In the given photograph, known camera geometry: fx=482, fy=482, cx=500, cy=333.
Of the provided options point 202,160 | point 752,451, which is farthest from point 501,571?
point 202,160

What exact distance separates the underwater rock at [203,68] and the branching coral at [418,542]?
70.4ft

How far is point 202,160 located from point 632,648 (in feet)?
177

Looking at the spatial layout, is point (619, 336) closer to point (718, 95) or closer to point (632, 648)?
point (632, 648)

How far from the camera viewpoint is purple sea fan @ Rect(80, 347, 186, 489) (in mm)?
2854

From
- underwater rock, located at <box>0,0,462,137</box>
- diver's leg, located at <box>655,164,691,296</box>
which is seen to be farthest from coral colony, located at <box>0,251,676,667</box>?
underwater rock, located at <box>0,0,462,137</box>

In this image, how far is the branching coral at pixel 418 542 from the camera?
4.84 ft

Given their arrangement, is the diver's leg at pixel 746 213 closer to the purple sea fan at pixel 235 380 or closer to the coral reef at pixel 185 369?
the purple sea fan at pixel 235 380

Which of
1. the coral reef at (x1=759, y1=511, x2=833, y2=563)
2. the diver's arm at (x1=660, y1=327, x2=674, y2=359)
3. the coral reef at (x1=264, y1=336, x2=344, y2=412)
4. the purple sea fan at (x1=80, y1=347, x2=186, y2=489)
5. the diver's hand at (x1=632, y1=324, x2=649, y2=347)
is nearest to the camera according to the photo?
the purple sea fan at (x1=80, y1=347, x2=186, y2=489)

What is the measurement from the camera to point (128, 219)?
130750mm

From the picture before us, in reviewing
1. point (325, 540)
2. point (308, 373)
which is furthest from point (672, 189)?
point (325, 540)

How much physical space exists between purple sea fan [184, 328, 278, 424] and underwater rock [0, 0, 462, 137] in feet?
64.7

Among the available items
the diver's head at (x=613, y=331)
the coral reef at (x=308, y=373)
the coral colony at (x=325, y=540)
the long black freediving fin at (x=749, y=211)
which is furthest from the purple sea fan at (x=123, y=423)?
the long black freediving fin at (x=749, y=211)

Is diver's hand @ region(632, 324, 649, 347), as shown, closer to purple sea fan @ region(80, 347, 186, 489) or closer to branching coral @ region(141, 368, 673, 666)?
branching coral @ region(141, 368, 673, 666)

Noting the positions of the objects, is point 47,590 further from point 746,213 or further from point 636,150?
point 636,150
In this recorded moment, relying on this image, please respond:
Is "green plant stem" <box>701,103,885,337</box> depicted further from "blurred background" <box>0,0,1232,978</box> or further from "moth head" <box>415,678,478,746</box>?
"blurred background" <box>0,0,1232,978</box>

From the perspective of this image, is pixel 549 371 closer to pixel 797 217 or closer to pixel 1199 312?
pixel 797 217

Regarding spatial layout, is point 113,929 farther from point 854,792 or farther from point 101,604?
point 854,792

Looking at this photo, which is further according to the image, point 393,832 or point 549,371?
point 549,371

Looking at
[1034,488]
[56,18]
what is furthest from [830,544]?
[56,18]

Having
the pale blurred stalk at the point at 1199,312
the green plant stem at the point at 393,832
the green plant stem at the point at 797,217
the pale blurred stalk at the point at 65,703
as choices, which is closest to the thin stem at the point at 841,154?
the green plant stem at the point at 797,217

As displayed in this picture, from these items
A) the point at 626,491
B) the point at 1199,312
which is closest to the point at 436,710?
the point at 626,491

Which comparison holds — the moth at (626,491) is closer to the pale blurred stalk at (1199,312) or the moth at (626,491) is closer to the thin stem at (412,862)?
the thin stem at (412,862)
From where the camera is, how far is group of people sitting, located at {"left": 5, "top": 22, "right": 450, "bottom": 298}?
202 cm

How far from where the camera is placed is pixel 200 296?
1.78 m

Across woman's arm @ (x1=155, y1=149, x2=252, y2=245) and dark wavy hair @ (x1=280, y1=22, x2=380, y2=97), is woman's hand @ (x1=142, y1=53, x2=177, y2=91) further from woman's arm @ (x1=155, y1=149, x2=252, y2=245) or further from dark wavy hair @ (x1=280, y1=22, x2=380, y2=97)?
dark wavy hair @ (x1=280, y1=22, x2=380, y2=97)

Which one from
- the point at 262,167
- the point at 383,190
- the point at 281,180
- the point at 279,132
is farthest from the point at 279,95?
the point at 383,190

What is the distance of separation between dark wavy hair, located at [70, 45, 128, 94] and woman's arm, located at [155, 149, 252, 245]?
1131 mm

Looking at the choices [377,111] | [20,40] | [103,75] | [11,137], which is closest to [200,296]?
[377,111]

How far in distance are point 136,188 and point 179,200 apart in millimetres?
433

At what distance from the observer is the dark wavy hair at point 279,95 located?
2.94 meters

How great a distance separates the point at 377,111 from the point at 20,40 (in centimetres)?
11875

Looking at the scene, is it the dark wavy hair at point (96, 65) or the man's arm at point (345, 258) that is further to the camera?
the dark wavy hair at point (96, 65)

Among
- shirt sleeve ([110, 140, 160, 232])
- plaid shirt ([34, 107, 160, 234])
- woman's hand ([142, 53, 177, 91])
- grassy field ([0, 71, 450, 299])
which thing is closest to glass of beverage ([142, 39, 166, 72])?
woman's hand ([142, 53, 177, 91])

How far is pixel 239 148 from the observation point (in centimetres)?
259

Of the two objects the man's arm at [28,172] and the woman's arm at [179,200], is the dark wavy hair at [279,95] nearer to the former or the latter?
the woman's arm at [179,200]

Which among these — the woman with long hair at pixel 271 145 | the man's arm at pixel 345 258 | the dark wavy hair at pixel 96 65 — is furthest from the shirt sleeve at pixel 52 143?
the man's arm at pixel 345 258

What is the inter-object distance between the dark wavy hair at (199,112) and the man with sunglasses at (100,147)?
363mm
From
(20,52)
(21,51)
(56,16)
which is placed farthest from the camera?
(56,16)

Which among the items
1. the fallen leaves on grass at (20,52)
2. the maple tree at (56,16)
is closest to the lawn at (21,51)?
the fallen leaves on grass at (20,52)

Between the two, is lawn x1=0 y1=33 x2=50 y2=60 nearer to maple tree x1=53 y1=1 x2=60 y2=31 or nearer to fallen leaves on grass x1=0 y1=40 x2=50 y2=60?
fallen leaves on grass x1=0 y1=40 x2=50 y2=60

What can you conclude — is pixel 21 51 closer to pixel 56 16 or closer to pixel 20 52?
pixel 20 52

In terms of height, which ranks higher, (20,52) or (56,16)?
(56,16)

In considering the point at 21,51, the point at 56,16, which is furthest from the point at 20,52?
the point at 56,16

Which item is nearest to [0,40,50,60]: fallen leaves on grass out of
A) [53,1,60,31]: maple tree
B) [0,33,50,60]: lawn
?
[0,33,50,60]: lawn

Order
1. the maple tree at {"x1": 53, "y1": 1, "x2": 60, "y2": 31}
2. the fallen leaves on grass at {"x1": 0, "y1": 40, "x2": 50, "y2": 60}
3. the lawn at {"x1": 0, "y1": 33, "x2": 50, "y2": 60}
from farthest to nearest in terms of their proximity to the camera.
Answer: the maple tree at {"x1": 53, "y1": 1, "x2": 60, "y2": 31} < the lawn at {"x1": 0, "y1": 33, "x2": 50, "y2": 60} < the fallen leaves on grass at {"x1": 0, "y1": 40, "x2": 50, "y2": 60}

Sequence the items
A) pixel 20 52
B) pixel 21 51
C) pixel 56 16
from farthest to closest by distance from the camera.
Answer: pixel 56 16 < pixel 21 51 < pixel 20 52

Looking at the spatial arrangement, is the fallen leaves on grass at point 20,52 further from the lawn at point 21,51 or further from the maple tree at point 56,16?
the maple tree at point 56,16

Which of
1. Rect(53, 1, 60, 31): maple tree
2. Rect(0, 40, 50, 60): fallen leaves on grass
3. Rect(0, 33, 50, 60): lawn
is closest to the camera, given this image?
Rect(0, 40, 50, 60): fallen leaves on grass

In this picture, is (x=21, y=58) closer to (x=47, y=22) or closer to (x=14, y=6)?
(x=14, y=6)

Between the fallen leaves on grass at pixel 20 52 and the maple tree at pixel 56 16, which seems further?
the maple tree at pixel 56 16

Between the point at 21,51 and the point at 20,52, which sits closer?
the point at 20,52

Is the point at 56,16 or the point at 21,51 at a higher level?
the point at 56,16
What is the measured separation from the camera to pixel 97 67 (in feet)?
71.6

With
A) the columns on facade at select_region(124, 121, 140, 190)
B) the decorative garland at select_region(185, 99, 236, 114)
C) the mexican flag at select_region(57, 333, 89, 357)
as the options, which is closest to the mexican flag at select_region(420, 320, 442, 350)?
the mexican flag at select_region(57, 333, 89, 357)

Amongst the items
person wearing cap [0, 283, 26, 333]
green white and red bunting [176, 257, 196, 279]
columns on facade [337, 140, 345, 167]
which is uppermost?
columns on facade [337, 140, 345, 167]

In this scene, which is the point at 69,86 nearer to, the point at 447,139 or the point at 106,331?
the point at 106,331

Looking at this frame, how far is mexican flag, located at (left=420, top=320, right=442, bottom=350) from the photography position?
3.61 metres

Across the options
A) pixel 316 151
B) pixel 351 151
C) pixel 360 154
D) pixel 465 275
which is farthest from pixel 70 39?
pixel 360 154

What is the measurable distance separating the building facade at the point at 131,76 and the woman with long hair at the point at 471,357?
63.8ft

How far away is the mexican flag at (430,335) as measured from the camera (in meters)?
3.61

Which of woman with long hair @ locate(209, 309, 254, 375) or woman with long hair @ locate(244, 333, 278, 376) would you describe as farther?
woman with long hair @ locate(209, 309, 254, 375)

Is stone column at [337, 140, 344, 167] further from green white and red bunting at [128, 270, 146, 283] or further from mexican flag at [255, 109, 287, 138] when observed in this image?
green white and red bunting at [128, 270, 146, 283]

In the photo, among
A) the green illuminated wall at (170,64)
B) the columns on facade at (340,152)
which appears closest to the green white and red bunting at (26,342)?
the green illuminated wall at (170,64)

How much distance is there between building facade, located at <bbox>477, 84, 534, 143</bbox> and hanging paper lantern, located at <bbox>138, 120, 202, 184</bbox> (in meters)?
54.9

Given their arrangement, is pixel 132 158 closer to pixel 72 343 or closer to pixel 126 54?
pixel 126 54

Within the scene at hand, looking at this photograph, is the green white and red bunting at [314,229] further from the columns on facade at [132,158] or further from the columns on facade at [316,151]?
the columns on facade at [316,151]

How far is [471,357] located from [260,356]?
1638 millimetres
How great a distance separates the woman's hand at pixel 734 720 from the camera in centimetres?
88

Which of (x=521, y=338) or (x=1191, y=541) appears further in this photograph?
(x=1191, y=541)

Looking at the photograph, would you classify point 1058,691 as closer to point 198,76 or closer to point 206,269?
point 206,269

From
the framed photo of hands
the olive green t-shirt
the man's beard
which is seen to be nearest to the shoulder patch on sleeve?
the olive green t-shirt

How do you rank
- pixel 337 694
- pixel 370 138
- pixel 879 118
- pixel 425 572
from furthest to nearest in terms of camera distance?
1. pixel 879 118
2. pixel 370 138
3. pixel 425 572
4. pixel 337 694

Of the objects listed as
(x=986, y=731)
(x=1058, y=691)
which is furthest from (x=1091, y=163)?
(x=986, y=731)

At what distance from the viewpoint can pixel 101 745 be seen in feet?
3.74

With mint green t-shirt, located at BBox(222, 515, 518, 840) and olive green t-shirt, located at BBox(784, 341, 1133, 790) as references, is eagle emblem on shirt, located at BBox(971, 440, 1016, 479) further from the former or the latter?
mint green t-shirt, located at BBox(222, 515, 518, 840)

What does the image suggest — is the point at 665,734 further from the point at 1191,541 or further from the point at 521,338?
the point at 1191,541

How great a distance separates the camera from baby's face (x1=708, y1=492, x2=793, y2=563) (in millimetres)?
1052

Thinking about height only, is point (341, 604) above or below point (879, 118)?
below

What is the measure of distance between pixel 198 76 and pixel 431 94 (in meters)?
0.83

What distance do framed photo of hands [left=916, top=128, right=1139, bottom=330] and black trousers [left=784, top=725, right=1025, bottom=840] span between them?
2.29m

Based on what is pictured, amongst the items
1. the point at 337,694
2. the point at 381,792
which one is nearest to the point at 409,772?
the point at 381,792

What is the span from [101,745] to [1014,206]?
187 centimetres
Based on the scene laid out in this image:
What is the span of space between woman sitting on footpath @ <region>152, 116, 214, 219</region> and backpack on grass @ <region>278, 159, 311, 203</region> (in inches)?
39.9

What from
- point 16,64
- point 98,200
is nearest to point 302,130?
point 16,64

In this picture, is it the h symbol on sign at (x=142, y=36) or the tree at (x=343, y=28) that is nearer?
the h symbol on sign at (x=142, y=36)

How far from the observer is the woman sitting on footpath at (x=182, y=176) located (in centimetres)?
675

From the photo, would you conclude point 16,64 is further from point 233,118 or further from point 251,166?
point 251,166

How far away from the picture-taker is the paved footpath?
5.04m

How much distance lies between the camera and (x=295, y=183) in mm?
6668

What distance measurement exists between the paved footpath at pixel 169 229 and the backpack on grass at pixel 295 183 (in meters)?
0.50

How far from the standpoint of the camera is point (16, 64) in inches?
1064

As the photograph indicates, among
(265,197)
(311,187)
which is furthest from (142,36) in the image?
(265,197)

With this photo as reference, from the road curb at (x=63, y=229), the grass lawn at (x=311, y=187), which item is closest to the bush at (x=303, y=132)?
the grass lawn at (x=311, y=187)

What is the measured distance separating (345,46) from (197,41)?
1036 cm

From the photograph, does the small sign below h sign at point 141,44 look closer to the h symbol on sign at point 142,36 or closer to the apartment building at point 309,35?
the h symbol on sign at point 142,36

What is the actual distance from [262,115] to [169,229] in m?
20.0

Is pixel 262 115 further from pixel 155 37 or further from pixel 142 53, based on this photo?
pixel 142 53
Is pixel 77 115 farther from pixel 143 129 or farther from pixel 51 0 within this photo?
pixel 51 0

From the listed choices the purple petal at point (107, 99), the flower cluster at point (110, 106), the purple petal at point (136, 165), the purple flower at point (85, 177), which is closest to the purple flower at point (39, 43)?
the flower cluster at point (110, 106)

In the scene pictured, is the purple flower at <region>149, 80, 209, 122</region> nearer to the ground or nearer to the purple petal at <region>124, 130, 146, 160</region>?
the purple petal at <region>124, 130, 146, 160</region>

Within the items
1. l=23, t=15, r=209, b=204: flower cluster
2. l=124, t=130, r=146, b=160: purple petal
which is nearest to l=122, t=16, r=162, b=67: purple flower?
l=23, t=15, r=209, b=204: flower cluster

• • • •

WHAT THIS TASK INVOLVES: Print the items above again, word for word, starting at the line that contains "What is the inter-object" and ending at the line that contains "Answer: pixel 56", with both of those lines included.

FINISHED EXERCISE:
What is the inter-object distance between the dark wavy hair at (199,112) and the man with sunglasses at (100,147)?
363mm
From
(20,52)
(21,51)
(56,16)
which is placed farthest from the camera?
(56,16)

Which among the items
1. the fallen leaves on grass at (20,52)
2. the maple tree at (56,16)
is closest to the lawn at (21,51)?
the fallen leaves on grass at (20,52)

Between the two, is lawn x1=0 y1=33 x2=50 y2=60 nearer to maple tree x1=53 y1=1 x2=60 y2=31 or nearer to fallen leaves on grass x1=0 y1=40 x2=50 y2=60?
fallen leaves on grass x1=0 y1=40 x2=50 y2=60

What can you conclude — is pixel 21 51 closer to pixel 56 16 or closer to pixel 20 52?
pixel 20 52

In terms of height, which ranks higher, (20,52) or (56,16)?
(56,16)

In considering the point at 21,51, the point at 56,16, which is furthest from the point at 20,52?
the point at 56,16

Which item is nearest to [0,40,50,60]: fallen leaves on grass out of
A) [53,1,60,31]: maple tree
B) [0,33,50,60]: lawn
?
[0,33,50,60]: lawn

Order
1. the maple tree at {"x1": 53, "y1": 1, "x2": 60, "y2": 31}
2. the fallen leaves on grass at {"x1": 0, "y1": 40, "x2": 50, "y2": 60}
3. the lawn at {"x1": 0, "y1": 33, "x2": 50, "y2": 60}
from farthest to nearest in terms of their proximity to the camera.
Answer: the maple tree at {"x1": 53, "y1": 1, "x2": 60, "y2": 31} < the lawn at {"x1": 0, "y1": 33, "x2": 50, "y2": 60} < the fallen leaves on grass at {"x1": 0, "y1": 40, "x2": 50, "y2": 60}

Sequence the items
A) pixel 20 52
B) pixel 21 51
C) pixel 56 16
from farthest to closest by distance from the camera.
Answer: pixel 56 16 < pixel 21 51 < pixel 20 52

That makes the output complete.